The numbers are actually a conservative estimate, according to the project's website, because the researchers counted only doctors who had come to the U.S. after attending medical school in any of the six targeted countries — and didn't even factorin doctors who are citizens of those countries but went to American medical schools.
Bolotnyy said he and his fellow researchers knew "anecdotally" that many rural areas have doctor shortages and sponsor visas for foreign doctors in order to have enough doctors in the area to provide necessary medical care — but the data showed just how important those doctors are.
The research showed that doctors from the countries targeted by the ban were filling gaps and serving people in the "very states that were so crucial" to Trump's November victory.
"The people who are most hurt by the executive order in terms of health are the Trump base from the Midwest," Peter Ganong, one of the researchers behind the project told the Huffington Post on Monday. "It's a particularly sad irony that people who voted for Trump will potentially end up getting worse medical care because of this."
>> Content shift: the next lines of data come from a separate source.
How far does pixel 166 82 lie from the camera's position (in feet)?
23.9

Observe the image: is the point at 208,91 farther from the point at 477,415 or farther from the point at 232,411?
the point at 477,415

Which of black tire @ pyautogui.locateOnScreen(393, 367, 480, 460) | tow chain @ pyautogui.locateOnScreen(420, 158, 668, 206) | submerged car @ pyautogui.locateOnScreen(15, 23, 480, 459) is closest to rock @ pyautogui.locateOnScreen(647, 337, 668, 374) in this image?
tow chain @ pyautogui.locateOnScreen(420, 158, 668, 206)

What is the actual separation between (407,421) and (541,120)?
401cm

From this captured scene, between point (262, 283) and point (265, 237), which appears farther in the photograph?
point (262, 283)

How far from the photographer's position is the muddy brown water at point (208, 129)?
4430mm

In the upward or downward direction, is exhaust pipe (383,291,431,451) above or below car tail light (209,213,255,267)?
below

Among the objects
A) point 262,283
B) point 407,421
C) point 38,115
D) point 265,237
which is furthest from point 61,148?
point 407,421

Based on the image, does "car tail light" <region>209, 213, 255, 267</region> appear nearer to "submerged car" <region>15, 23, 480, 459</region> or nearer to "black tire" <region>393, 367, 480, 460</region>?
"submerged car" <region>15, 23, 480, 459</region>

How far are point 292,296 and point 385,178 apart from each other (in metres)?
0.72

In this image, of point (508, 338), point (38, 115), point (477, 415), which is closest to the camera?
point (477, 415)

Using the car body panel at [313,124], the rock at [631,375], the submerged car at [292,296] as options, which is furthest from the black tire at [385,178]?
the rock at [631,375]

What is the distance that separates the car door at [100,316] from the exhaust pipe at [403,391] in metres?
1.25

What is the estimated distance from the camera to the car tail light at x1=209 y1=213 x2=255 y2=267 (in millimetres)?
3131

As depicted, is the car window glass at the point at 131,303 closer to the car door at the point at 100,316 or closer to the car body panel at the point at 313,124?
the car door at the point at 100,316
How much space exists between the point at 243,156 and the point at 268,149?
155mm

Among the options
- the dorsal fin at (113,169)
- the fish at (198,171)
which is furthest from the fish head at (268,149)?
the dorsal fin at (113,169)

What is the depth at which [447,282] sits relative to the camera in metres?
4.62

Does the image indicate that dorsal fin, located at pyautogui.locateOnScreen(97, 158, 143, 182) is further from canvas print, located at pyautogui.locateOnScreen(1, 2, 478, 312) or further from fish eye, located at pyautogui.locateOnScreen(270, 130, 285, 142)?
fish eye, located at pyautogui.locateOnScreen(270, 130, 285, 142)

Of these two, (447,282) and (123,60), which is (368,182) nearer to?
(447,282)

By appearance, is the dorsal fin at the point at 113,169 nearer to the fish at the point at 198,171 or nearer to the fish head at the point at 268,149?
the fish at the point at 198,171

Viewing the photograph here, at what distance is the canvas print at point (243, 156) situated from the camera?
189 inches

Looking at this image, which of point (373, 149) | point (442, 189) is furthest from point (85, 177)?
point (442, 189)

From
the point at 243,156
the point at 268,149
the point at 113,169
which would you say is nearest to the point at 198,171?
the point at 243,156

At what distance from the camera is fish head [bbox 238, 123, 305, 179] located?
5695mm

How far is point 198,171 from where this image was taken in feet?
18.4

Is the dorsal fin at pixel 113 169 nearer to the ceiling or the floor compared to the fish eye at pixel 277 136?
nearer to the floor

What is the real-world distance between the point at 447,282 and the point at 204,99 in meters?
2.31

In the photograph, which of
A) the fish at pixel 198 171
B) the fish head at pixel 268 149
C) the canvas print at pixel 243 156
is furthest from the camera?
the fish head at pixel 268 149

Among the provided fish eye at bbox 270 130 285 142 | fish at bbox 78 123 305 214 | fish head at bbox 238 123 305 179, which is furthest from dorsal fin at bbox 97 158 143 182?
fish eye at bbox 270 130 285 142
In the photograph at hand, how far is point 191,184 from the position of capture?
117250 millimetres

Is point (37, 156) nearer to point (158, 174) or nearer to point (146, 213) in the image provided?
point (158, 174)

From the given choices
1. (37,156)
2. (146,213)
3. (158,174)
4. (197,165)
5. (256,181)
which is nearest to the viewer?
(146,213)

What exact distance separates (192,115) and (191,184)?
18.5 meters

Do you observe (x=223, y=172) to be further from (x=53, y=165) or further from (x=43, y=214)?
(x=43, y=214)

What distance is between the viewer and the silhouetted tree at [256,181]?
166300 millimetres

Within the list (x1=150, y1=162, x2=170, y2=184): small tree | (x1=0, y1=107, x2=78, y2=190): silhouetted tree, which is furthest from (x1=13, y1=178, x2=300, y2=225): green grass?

The researchers were able to estimate that doctors from the six targeted countries provide around 2.3 million appointments a year in areas that have doctor shortages, Bolotnyy said, providing crucial care to patients in rural areas who might otherwise have to travel for hours to reach medical care.
Focusing on doctors from the targeted countries was, in part, a way to counter the national security narrative put forth to justify Trump's ban, Bolotnyy said. "We saw doctors as the antithesis to terrorism ... they represent hope as opposed to fear."
Bolotnyy said the researchers wanted to create a way for people to use the project to tell their representatives that "they are aware of these negative consequences" of Trump's new order. "We thought it would be part of the Democratic process," Bolotnyy said.